The tide may be turning for Scotland’s embattled islands as their dwindling populations are on the rebound, claim experts.
Young people are moving in; millennials pumping new life into communities, working the land, launching businesses and sending their children to nurseries and primary schools. Some are island-born and returning for good, others are newcomers from as far away as the US.
The turnaround has been revealed by Islands Revival – a group including more than 20 stakeholders, as well as Scotland’s Rural College, academics from Aberdeen’s James Hutton Institute and Outer Hebrides-based Community Development Lens (CoDeL).
They report “credible evidence of green shoots of population turnaround” but say official figures have still to catch up and properly capture the trend.
Theona Morrison, who has lived on Uist for 30 years, is one of the founders and directors of CoDeL. She told The Sunday Post: “Island life is not a backwater or in any way backwards.
“It is very able and articulate young people, who have often been through higher education and have travelled the world, who have chosen in this new age to come here.
“Our research has shown that, out of 469 people in their 20s and 30s on Uist, 30% were returners, 20% were new to the island and the others were those who had chosen to stay and not move away.
“It showed a much better figure than the 2011 Census projections for the Outer Hebrides that suggested the young demographic numbers were going to fall off a cliff.”
The upturn is being put down to better connectivity, with the introduction of superfast broadband and 4G enabling people to work from almost anywhere.

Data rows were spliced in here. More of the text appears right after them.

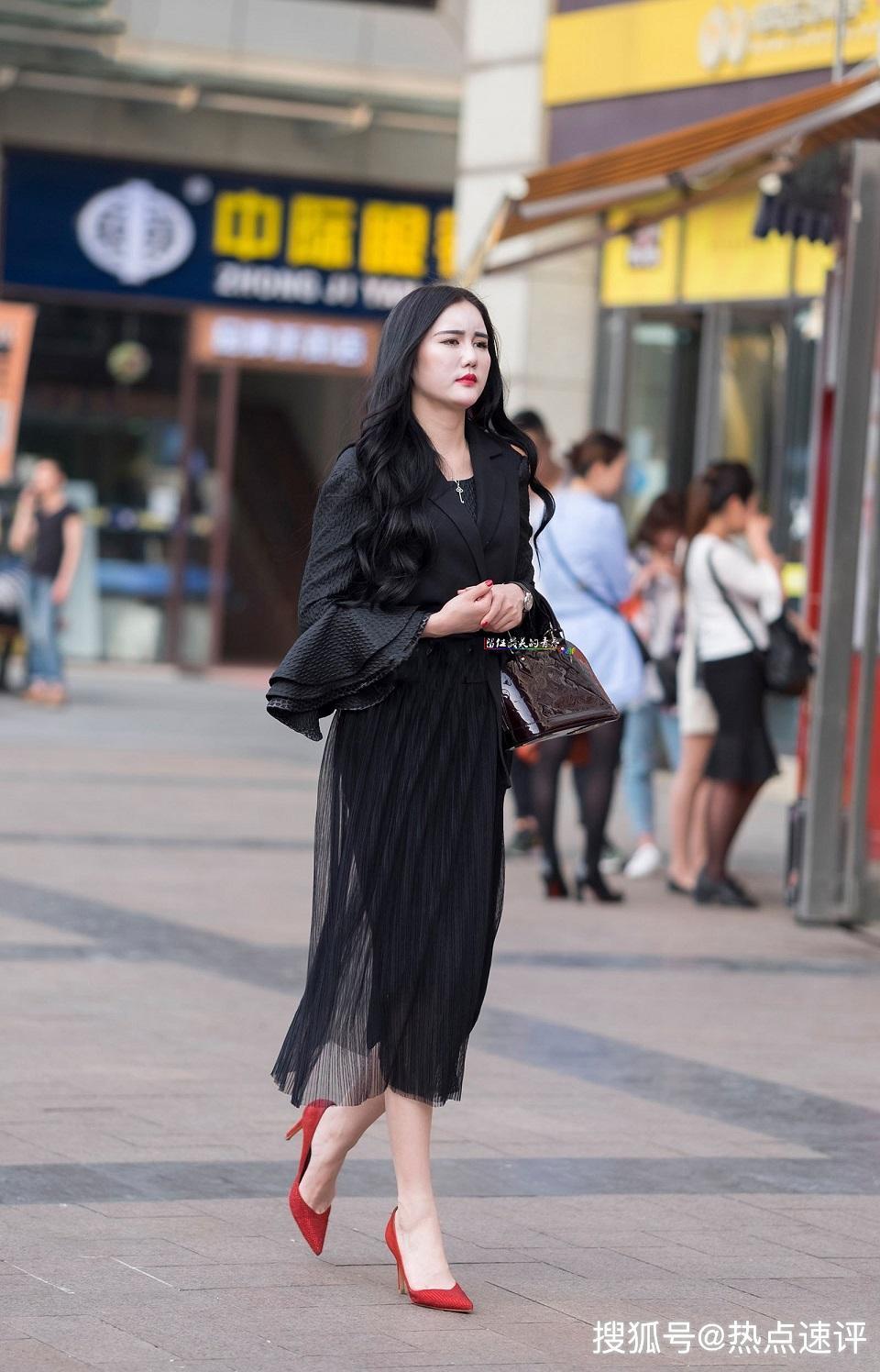 少妇自拍嫩b_街拍:黑色长裙红高跟气质少妇,气场很足吸睛无数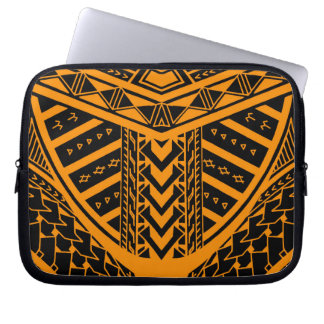 Tribal Samoan tattoo design in symmetry Computer Sleeve
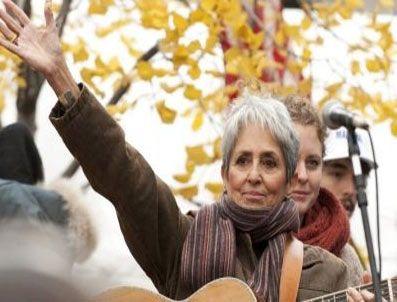 BURLINGTON - Joan Baez'den isyan konseri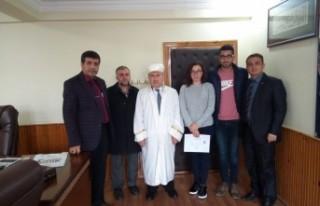 Ukrayna'lı Lıudmyla Müslüman Oldu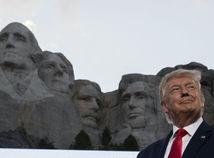 USA Trump Rushmore demonštranti dejiny kritika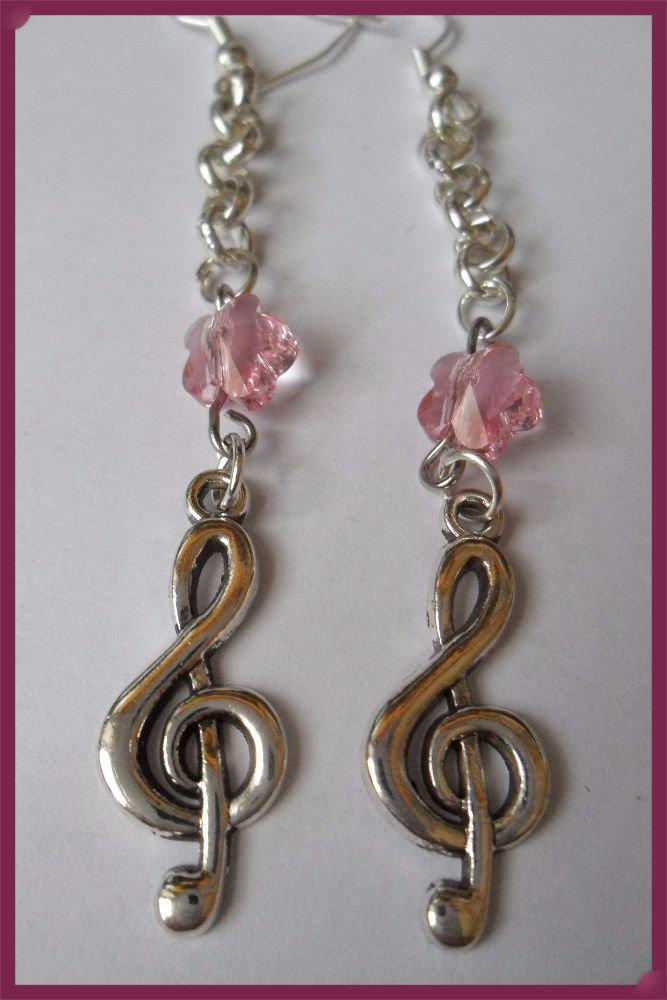 Orecchini pendolo con nota musicale e fiore in cristallo a pendolo
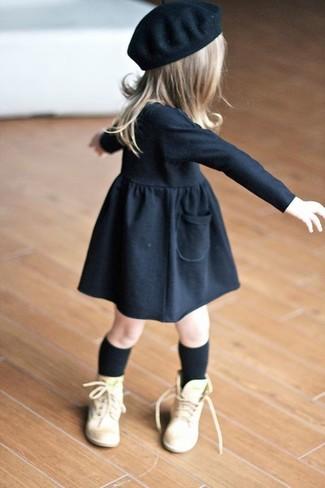Cómo combinar: vestido negro, botas marrón claro, boina negra, calcetines negros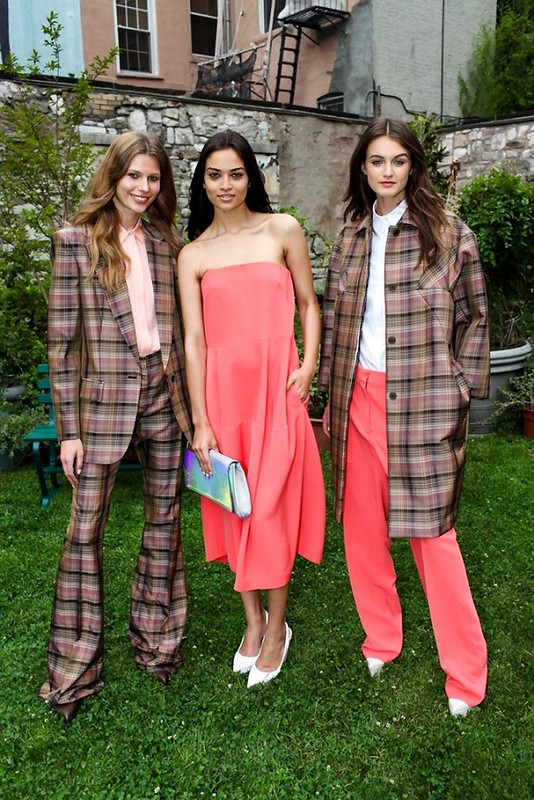 Stella-McCartney-Resort-2013-Garden-Party.9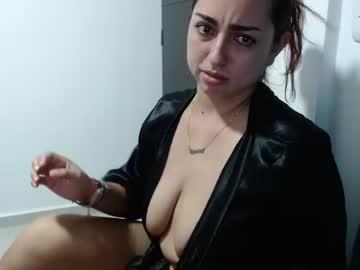 kylee_jill19's chat room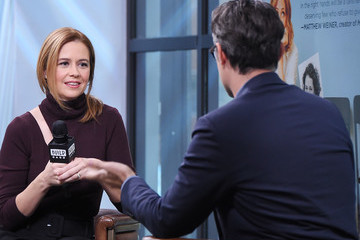 Jenna Fischer Build Presents Jenna Fischer Discussing 'The Actor's Life: A Survival Guide'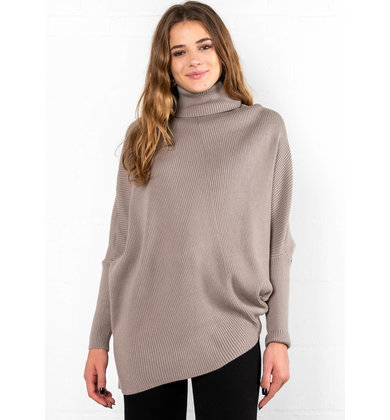 HARVEST SEASON TURTLENECK SWEATER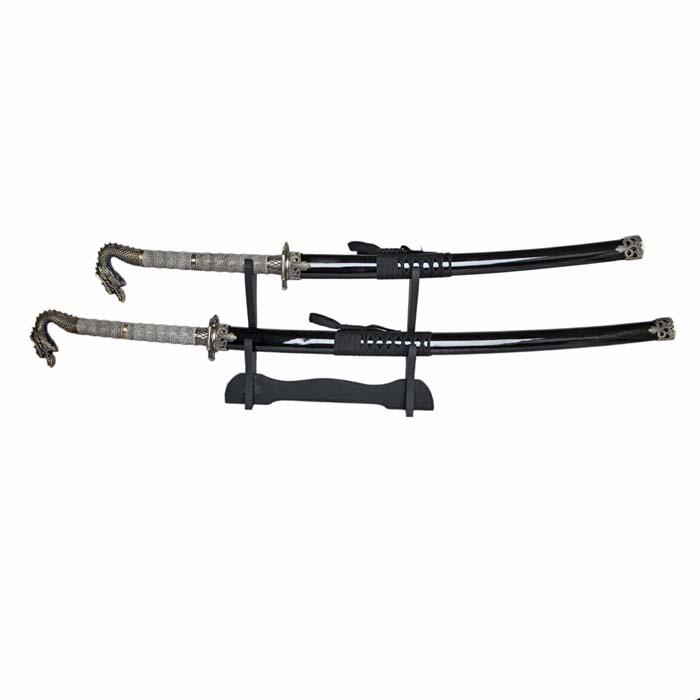 Набор самурайских мечей: катана и вакидзаси на подставке, 105 см31131Самурайский меч соединяет в себе духовный и материальный миры, физическое и духовное начало... Набор самурайских мечей состоит из длинного меча - катаны, среднего - вакидзаси. Изготовлены они в традиционном японском стиле из стали, ножны украшены резьбой. Этот набор - изысканный подарок поклонникам культуры Востока и прекрасное дополнение интерьера вашей квартиры или офиса. В качестве настенного украшения самурайские мечи использовались еще с древности, знаменуя собой подвиги славных предков. Благодаря специальной подставке, Вы можете не только повесить мечи на стену, но и поставить в любое удобное для Вас место! Характеристики: Материал: коррозионностойкая сталь, дерево, ПМ. Производитель: Китай.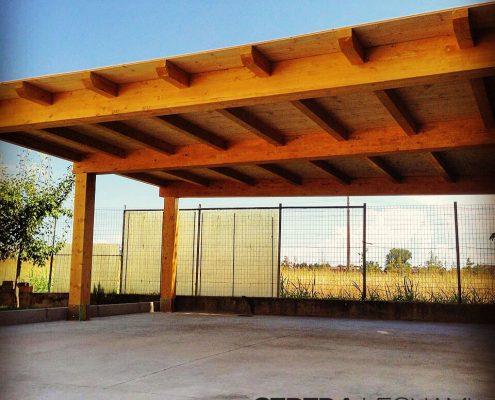 Carport artigianale in legno lamellare realizzato in provincia di Milano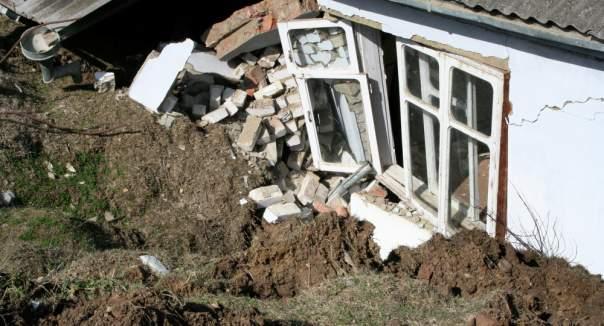 В Киргизстане оползень накрыл 11 домов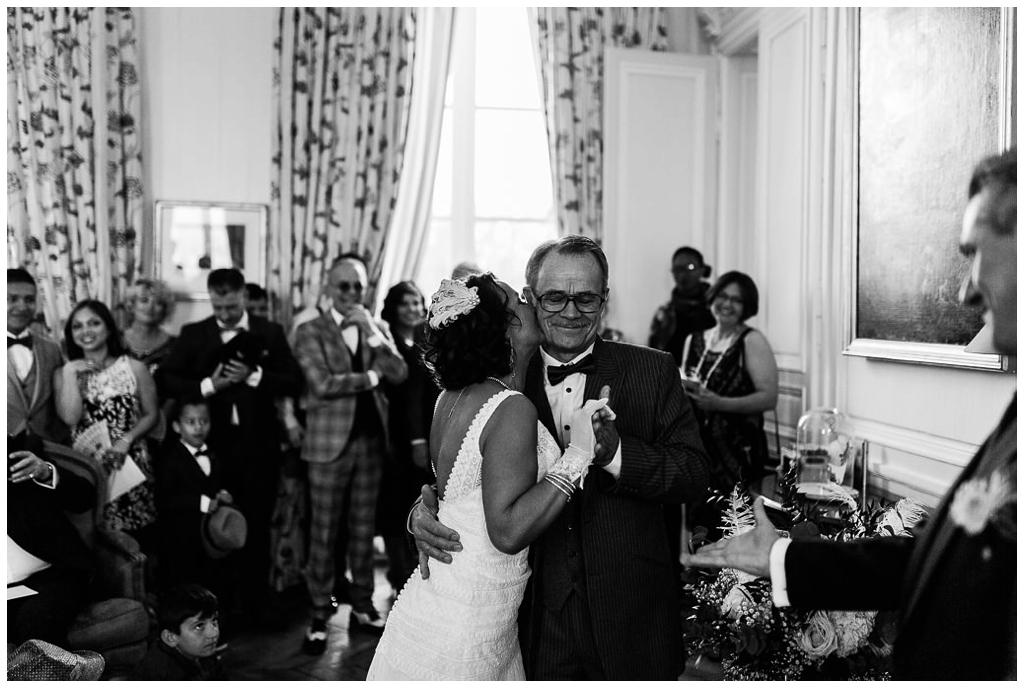 mariée qui embrasse son père, mariage au chateau de courtomer par audrey guyon, photographe mariage normandie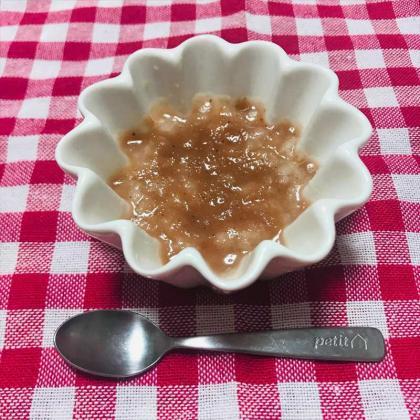 【離乳食初期】いちごスムージーで作るパン粥(※生後6カ月より)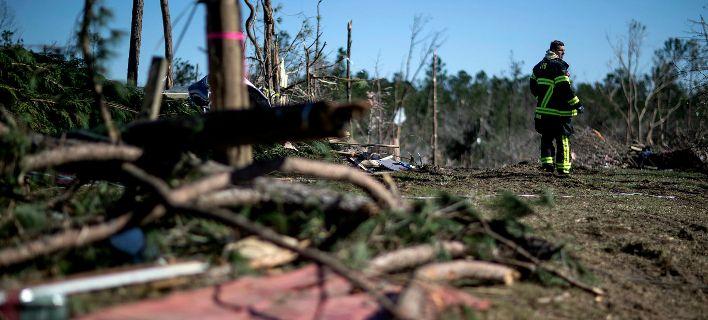 ΗΠΑ: 23 νεκροί από φονικούς ανεμοστρόβιλους στην Αλαμπάμα. Τουλάχιστον 7 αγνοούμενοι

But job and economic opportunities are also being cited. And Island Revival reckons young people are attracted to the sustainability of island life, its environmental assets, and a sense of community and well-being.
According to CoDel’s research, among them the young people surveyed have 253 children, four out of 10 of whom are there because their parents chose to settle or return.
Numbers in mums and tots groups are reported to have doubled and nurseries that take the youngest children are full. North Uist’s new school had almost 90 pupils last year, nearly 20 more than expected.
Citing moves to centralise certain services like dentistry on the island, the CoDeL director said: “We are saying you have to plan for growth, not for decline. Millennials know they don’t have to work in cities any more. It chimes with a global trend that young people can choose where they want to live and have a different lifestyle to that of living in a 10th-floor flat in an expensive block in the city because that is where the work is.
“People say we don’t have enough jobs, but we have more than we can fill. Islands present opportunity.”
Martin Johnson, interim director of strategy and regional economy at Highlands and Islands Enterprise, said more still had to be done to attract people to remote areas.
He said: “Young people are vital to future prosperity. Creating conditions that make the region attractive to them has always been challenging.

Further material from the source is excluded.